New IBS Thinking
Irritable Bowel Syndrome (IBS)
IBS is a functional bowel disorder characterized by symptoms of abdominal pain or discomfort associated with disturbed defecation. In addition, IBS is often associated with bloating, gas and excess mucus.
The Latest Thinking in IBS
However, the healthcare community had the understanding that the site of disturbance in IBS was primarily in the colon. This understanding was based on the colon’s association with disrupted bowel movements and visceral sensitivity.
The latest scientific investigations reveal the part of the GI tract that is disrupted in IBS is the small intestine, while the visceral sensitivity is throughout the GI tract 1. In addition, it is now known that the dysmobility 2 and abnormal permeability 3 observed in IBS is localized in the small intestine.

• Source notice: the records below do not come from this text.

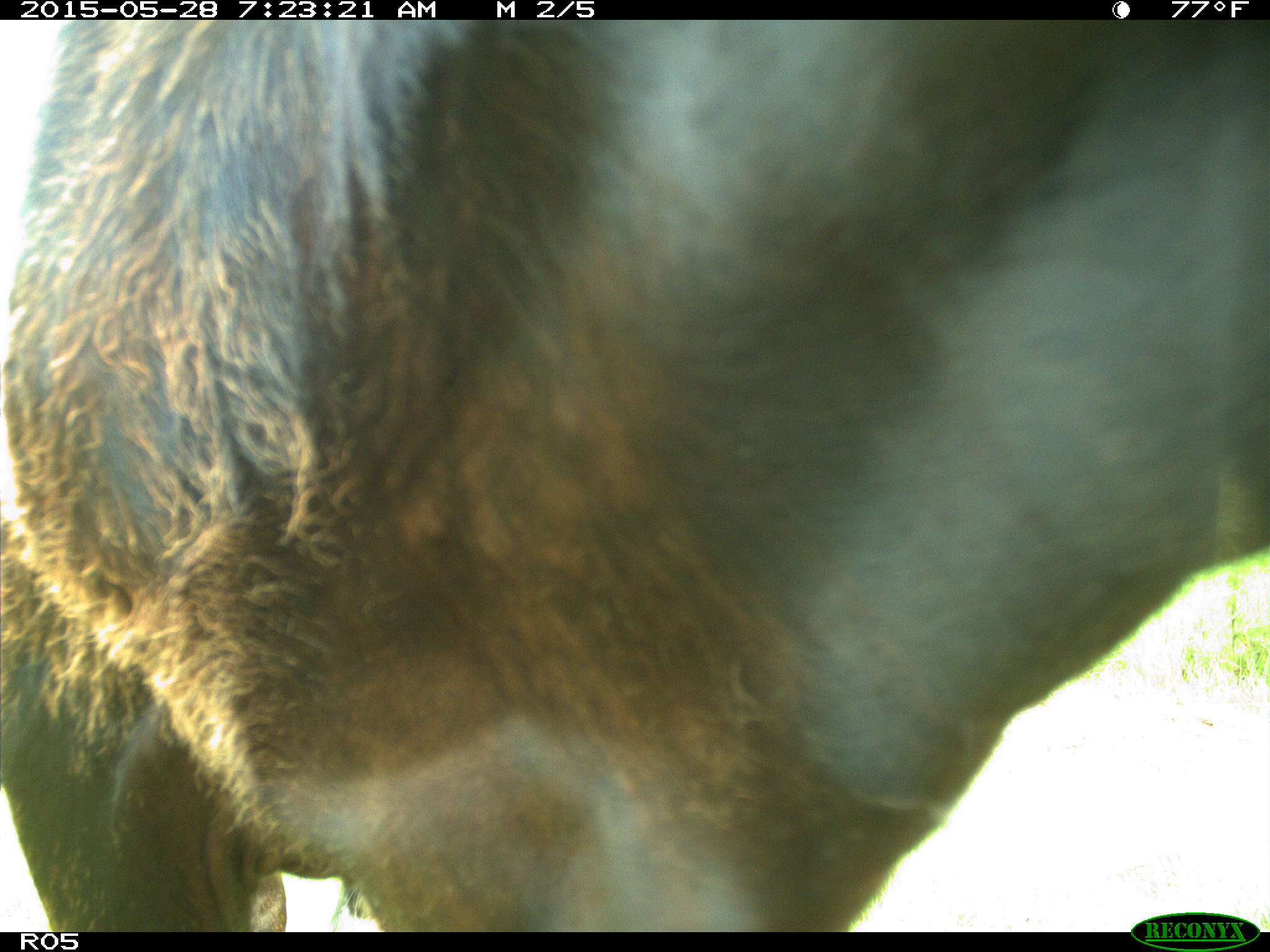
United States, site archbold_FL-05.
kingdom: Animalia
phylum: Chordata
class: Mammalia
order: Artiodactyla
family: Bovidae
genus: Bos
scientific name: Bos taurus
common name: domestic cow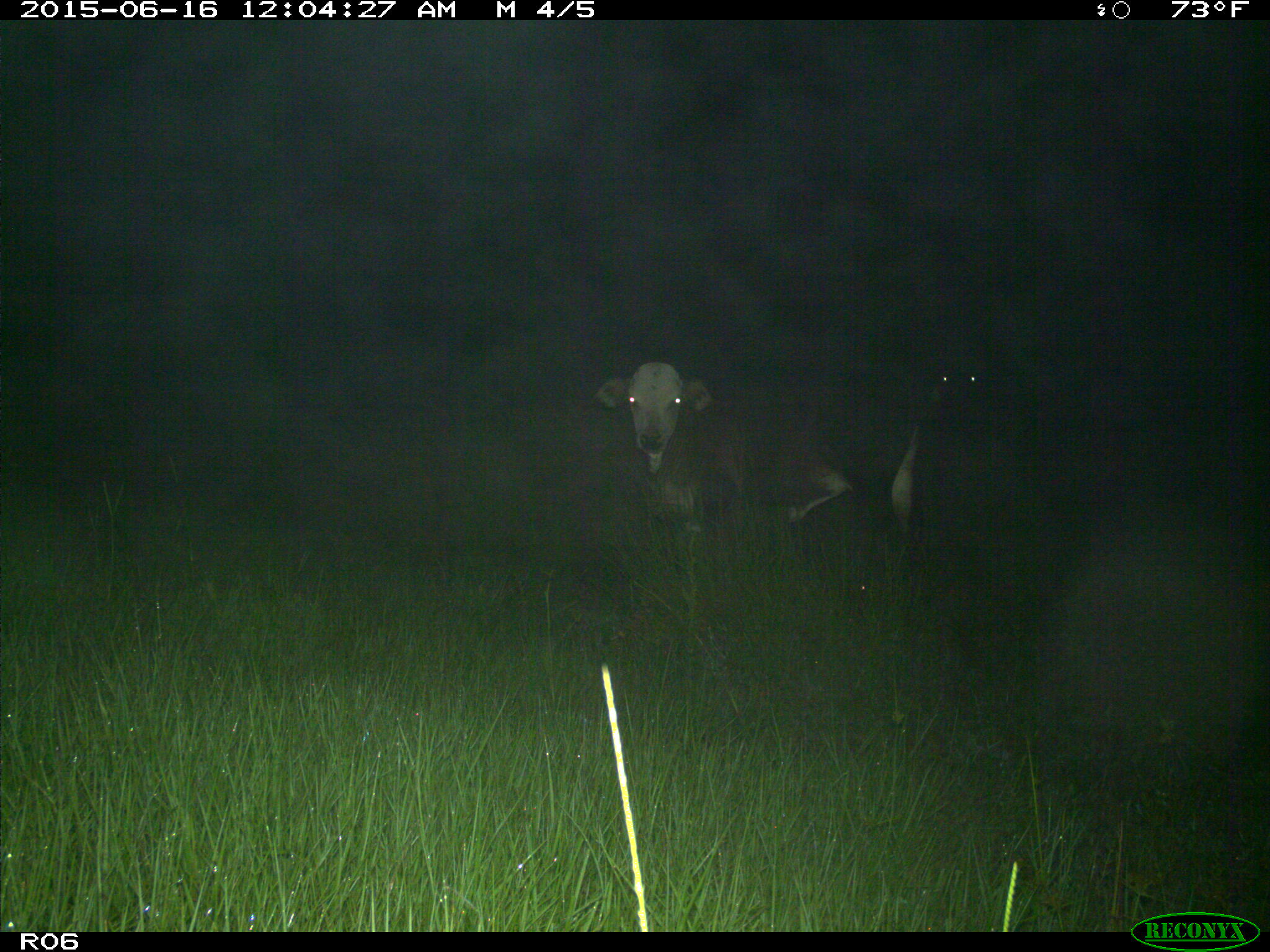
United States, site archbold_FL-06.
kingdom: Animalia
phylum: Chordata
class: Mammalia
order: Artiodactyla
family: Bovidae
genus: Bos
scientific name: Bos taurus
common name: domestic cow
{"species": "Bos taurus (domestic cow)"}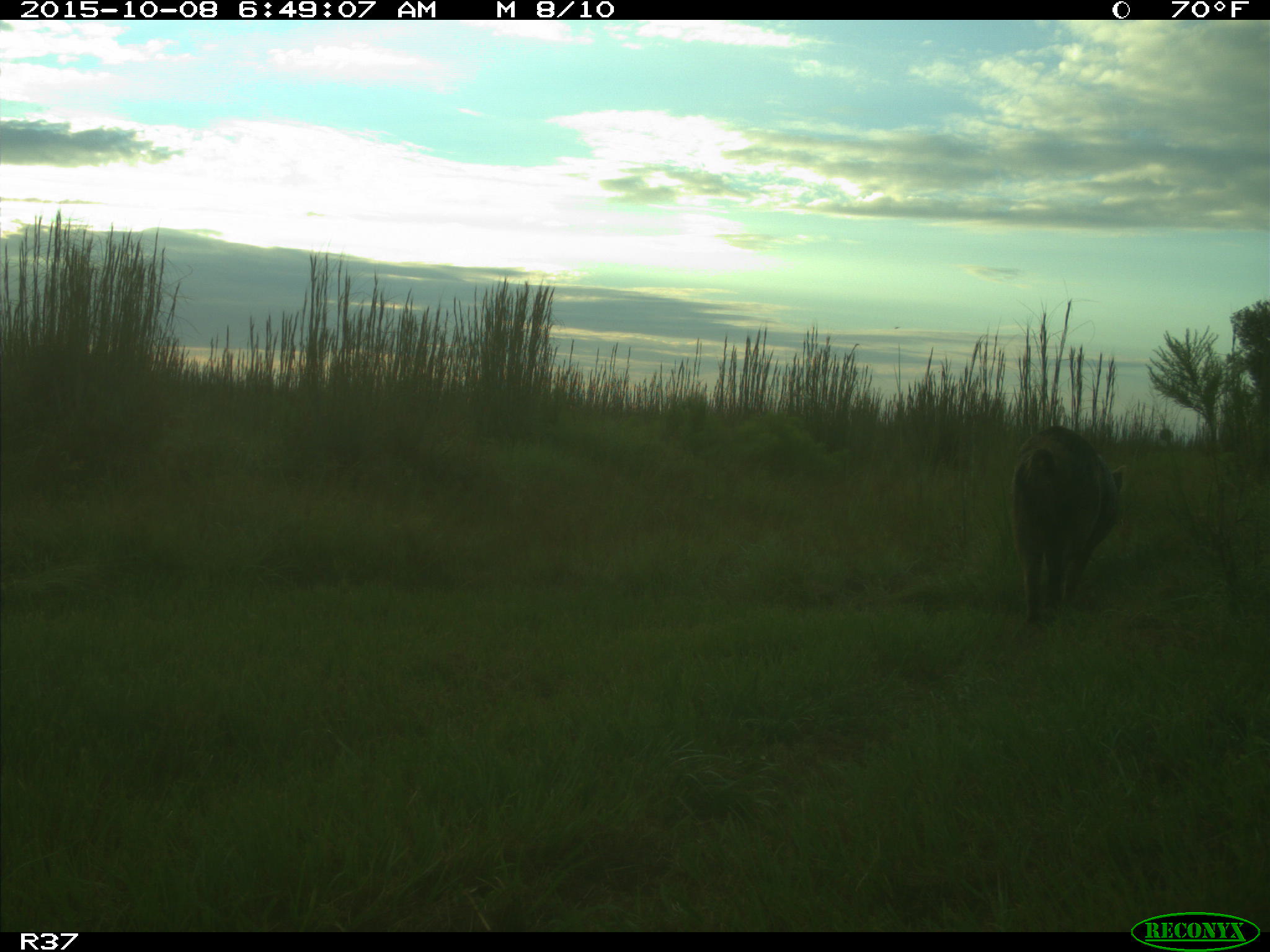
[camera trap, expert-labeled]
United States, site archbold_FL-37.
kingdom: Animalia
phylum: Chordata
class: Mammalia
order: Artiodactyla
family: Suidae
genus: Sus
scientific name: Sus scrofa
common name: wild boar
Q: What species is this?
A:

In patients reporting bloating, it has been found that the small intestine is the region responsible for ineffective gas propulsion 4. Finally, the disruption of the microbiome in IBS patients is also known to be in the small intestine 5.
The Impact of IBS on Nutrients
The small intestine is the primary site for digestion and absorption of nutrients. Up to 90% of nutrients are absorbed in this region ref. 1. The symptoms of IBS often occur within 90 minutes of eating 6. This 90 minutes reflects the time it takes for food to reach the small intestine. In IBS, the ability to absorb nutrients is disrupted due to bacterial overgrowth 7 and its related injuries to the GI tract 8 plus formation of excess mucus. This manifests in patients not being able to absorb fructose, bile acid and other nutrients ref. 2. More specifically, carbohydrate malabsorption and the inability to absorb essential amino acids is impaired and can only be partially corrected by antibiotic therapy 9. The low serum level of essential amino acids results in a depressed rate of synthesis of proteins 10. Along with a depressed rate of protein synthesis, there is protein-losing enteropathy in subjects with bacterial overgrowth 11.
The combination of protein loss and the depressed rate of protein synthesis is probably the cause of sub-clinical protein malnutrition observed in IBS patients 12. Dietary modification alone, as a management strategy, has had mixed success, because diet alone does not address the complex disruptions of the small intestine ref. 3.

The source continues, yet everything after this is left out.